Au quatrième jour de leur nouvelle vie d’otages qui trimballent de camp en camp dans le Sahara, ils sont conduits auprès d’un borgne appelé Khaled Abou Al Abass par son proche entourage. Ibrahim leur révèle qu’en réalité, ils sont en face de Belmokhtar. Qui, s’adressant à ses hôtes, parle arabe. Le sénégalais joue les interprètes. Finalement, Robert Fowler et Louis Guay qui surnommèrent l’émir d’Al Mulathamin « Jack » seront libérés le 21 avril 2009 en contrepartie d’un versement d’une rançon de 700 000 euros, environ 460 millions FCFA sans qu’on sache à ce jour qui a cassé sa tirelire. En revanche, tout le monde sait que Blaise Compaoré et Amadou Toumani Touré respectivement anciens présidents du Burkina Faso et du Mali ont été mis à contribution pour un dénouement heureux de ce kidnapping.

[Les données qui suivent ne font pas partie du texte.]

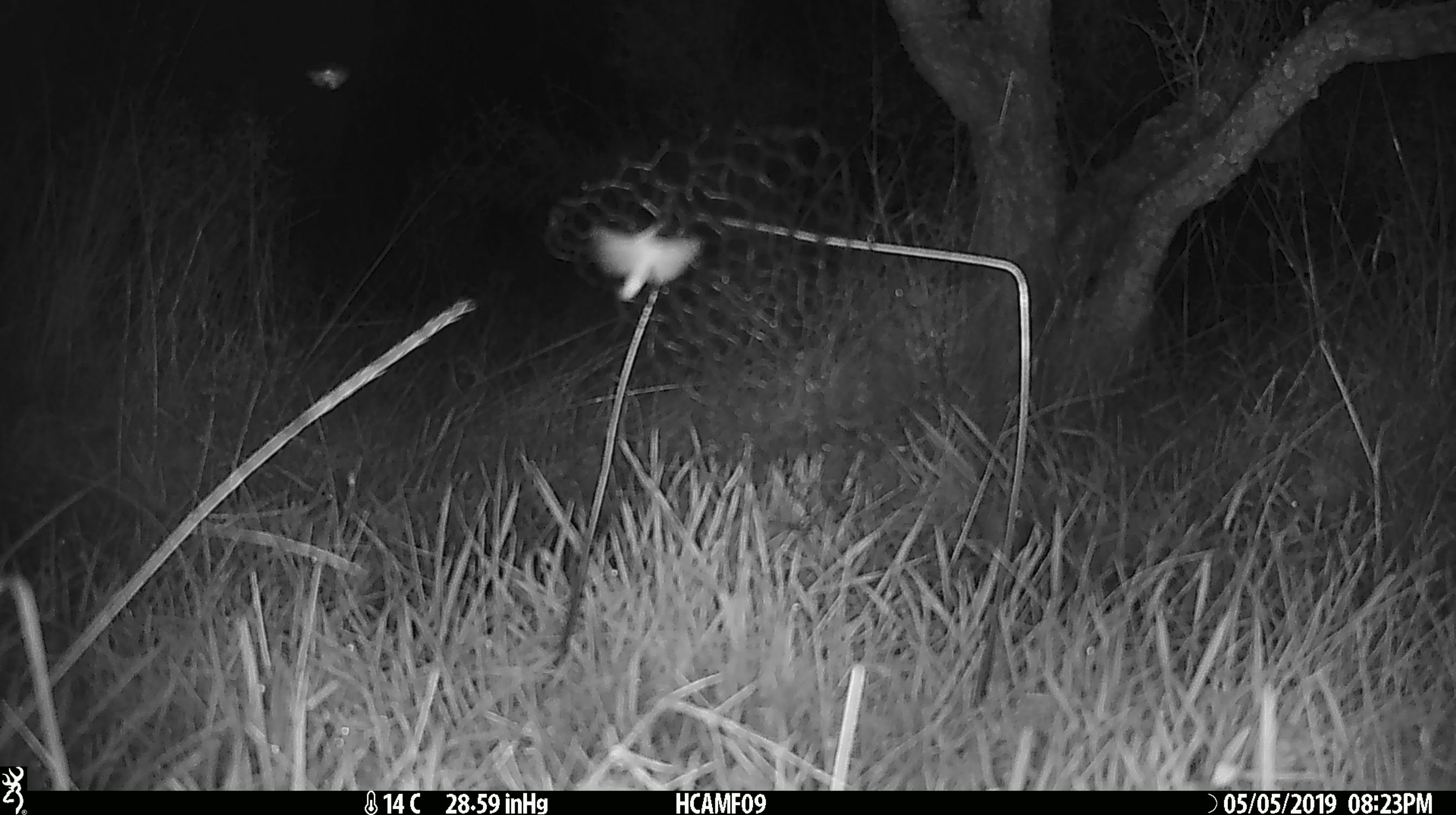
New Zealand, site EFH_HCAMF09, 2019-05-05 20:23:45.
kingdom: Animalia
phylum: Arthropoda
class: Insecta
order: Lepidoptera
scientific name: Lepidoptera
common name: moth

Brossant le portrait de ses anciens geôliers, Robert Fowler se souvient d’Ibrahim comme « l’un des ravisseurs du début ». « Plus précisément, c’est lui qui m’a annoncé que nous étions aux mains d’Al Qaïda et puis quelques heures plus tard, à voix basse, qu’il admirait beaucoup Céline Dione », commente le diplomate Canadien. Qui, se lançant dans une description physique, ajoute : « il était grand, élancé et beau jeune homme, débordant d’une énergie qu’il contrôlait à peine ». « C’était le seul parmi nos geôliers qui semblait naturellement, spontanément sociable, et même espiègle ; chaque fois qu’il était au camp, il venait habituellement nous visiter pour bavarder ». L’ex otage affirme ignorer les raisons de l’embrigadement d’Ibrahim au sein de la brigade de Belmokhtar, mais révèle avoir entendu le Sénégalais parler de sa sœur qui vit au Canada et qui l’aurait enjoint de la rejoindre. Mais après ce dans quoi il vient de tremper, ses chances d’être accepté par le Canada sont proches de zéro. Celles d'Abdou Akim Mbacké Bao de voir ses excuses acceptées par la société sénégalaise le sont autant.